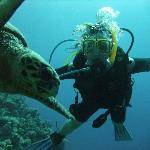 Qualifying as an Open Water Diver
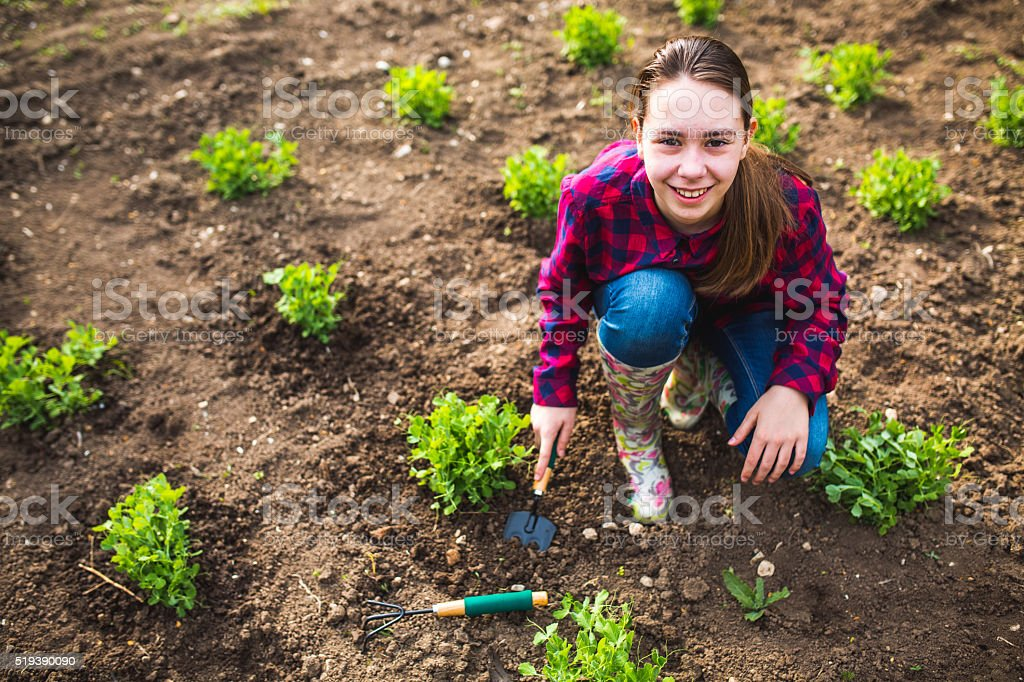 Spring works in garden stock photo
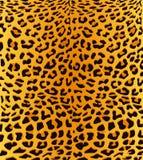 Leopardtryckbakgrund Royaltyfri Foto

........

**ASSIGNMENT**: Please set down every line of the listing verbatim, excluding its pictures.

**TASK RESULT**:
 Qualifying as an Open Water Diver
 Spring works in garden stock photo
 Leopardtryckbakgrund Royaltyfri Foto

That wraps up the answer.